Così finiva il primo decennio del secolo. Benito Mussolini, maestro inquieto e oratore di piazza, era già conosciuto come agitatore politico in Romagna. Parlava nelle osterie, scriveva su fogli locali, organizzava comizi improvvisati tra contadini e operai. La polizia lo teneva d’occhio, annotando il suo nome nei registri come individuo da sorvegliare.
Ma non era ancora iscritto al Partito Socialista. Viveva ai margini della sua organizzazione, sostenendone le battaglie, ma conservando quella distanza che gli permetteva di restare libero, insofferente a ogni disciplina.
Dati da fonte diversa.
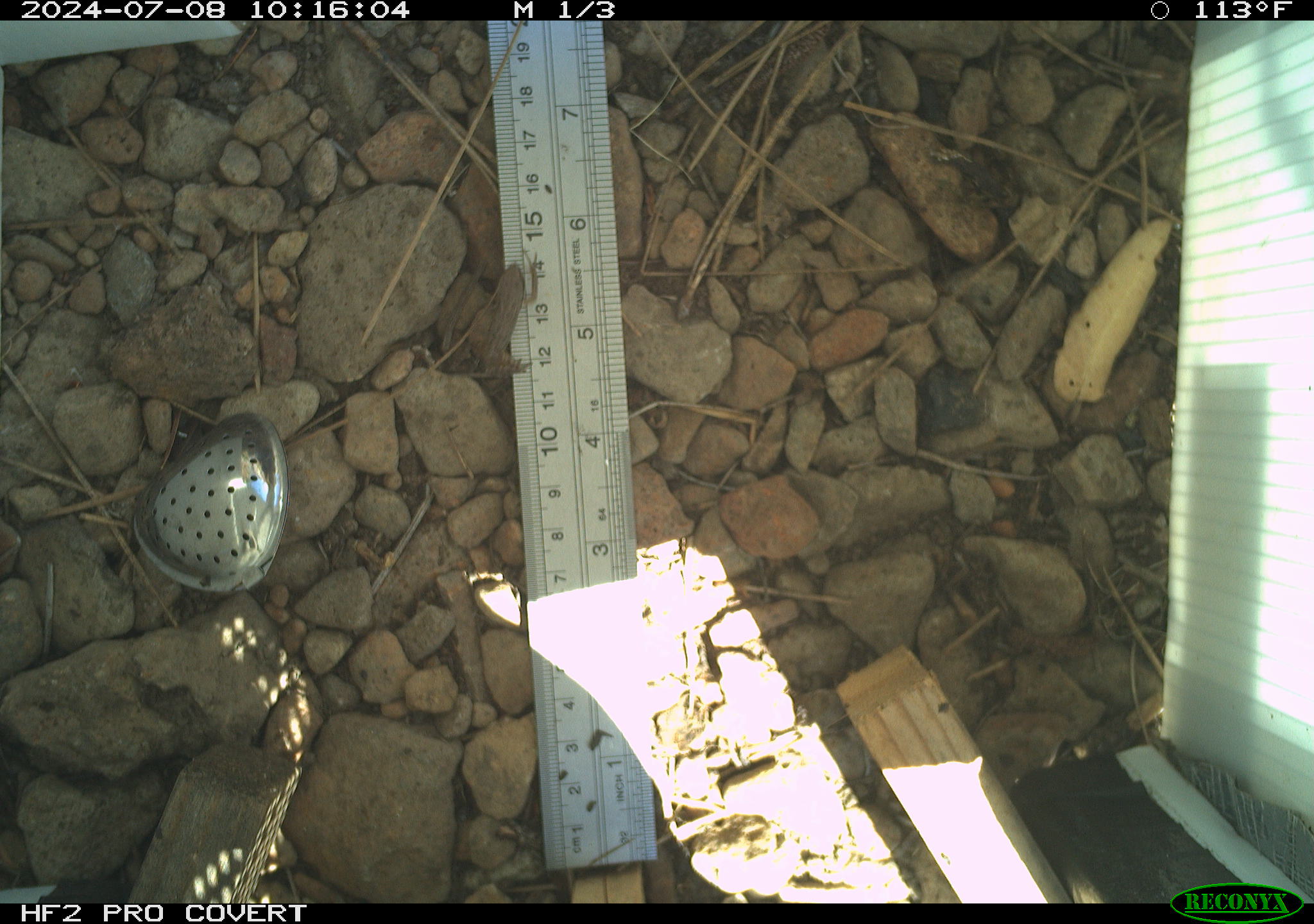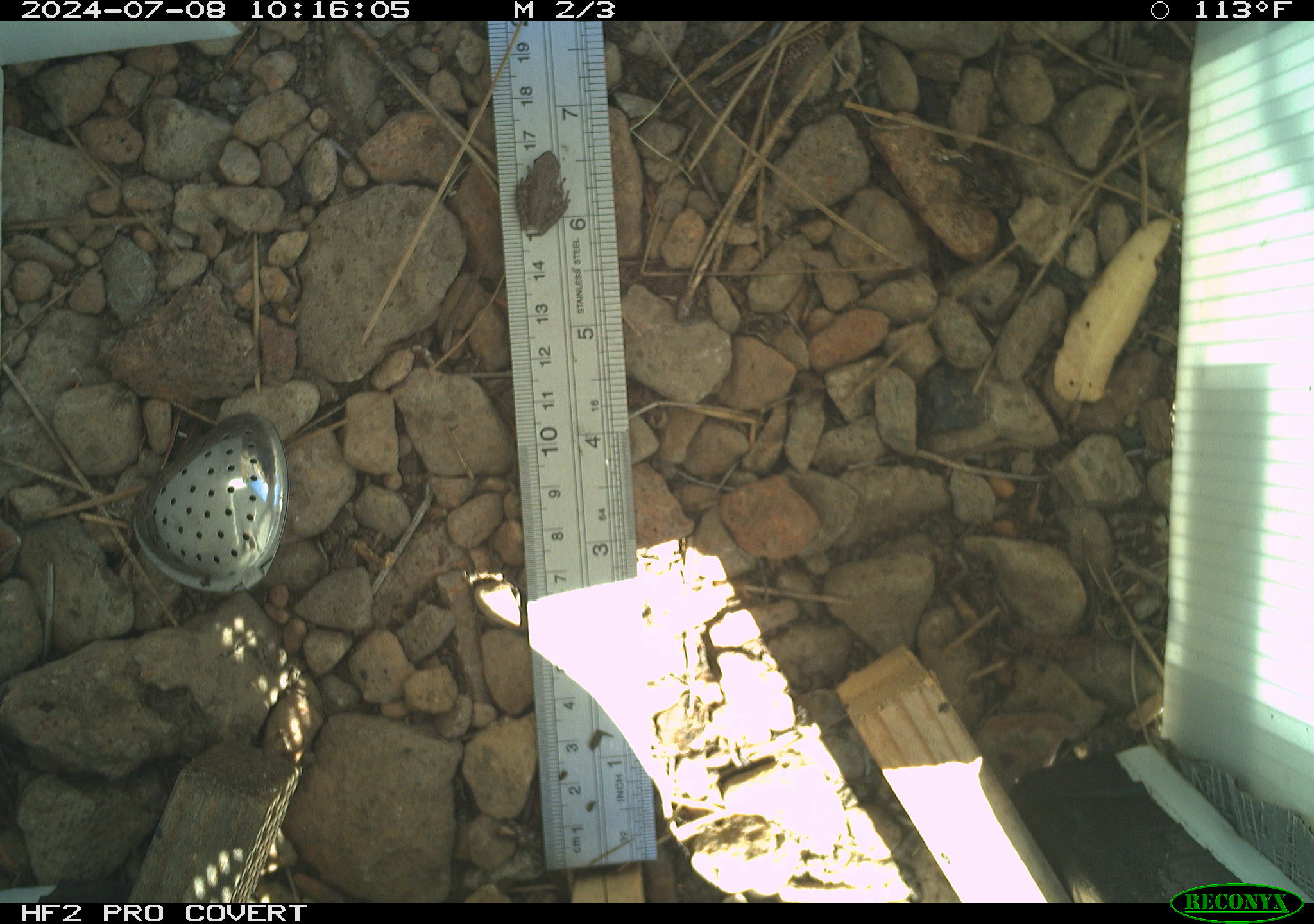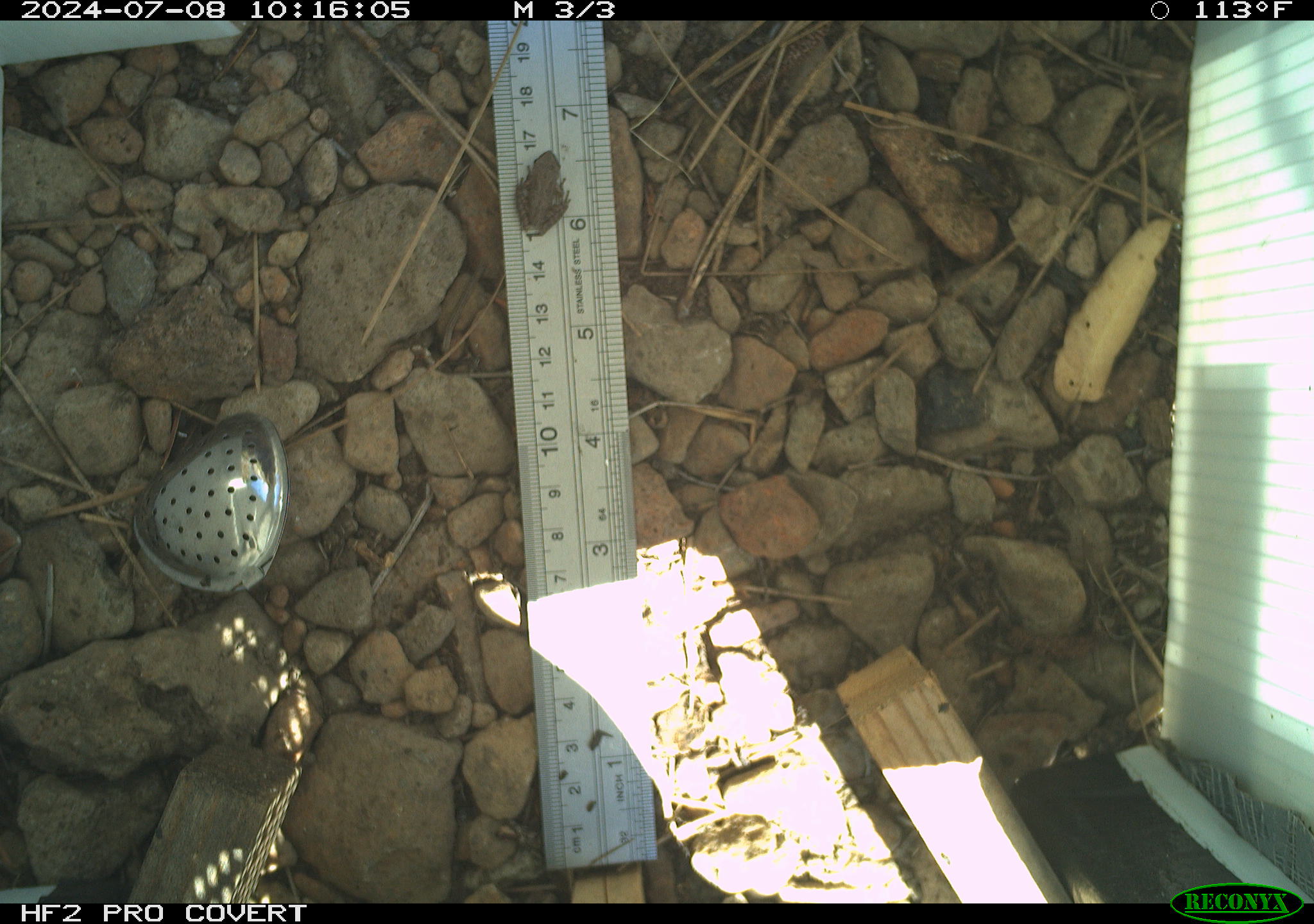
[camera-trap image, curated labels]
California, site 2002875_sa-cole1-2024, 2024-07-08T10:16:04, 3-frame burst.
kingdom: Animalia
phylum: Chordata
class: Amphibia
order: Anura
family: Hylidae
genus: Pseudacris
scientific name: Pseudacris regilla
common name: sierran treefrog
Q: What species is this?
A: Sierran treefrog (Pseudacris regilla).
Era un ribelle che usava il socialismo come lingua e bandiera, senza accettarne ancora le regole interne.
Il ragazzo che a otto anni aveva sfidato il maestro ora sfidava la società intera. Non era ancora il leader, non era ancora l’uomo dei balconi, ma aveva già trovato la sua voce. Una voce che non chiedeva permesso, che non accettava silenzi, che cercava ascolto a ogni costo.
Il 1909 si chiudeva così: con un giovane Mussolini che camminava per le strade di Forlì e Forlimpopoli a testa alta, povero di mezzi ma ricco di rabbia, con la certezza che il futuro gli apparteneva. Nessuno sapeva ancora dove sarebbe arrivato. Ma era chiaro a tutti che non si sarebbe fermato.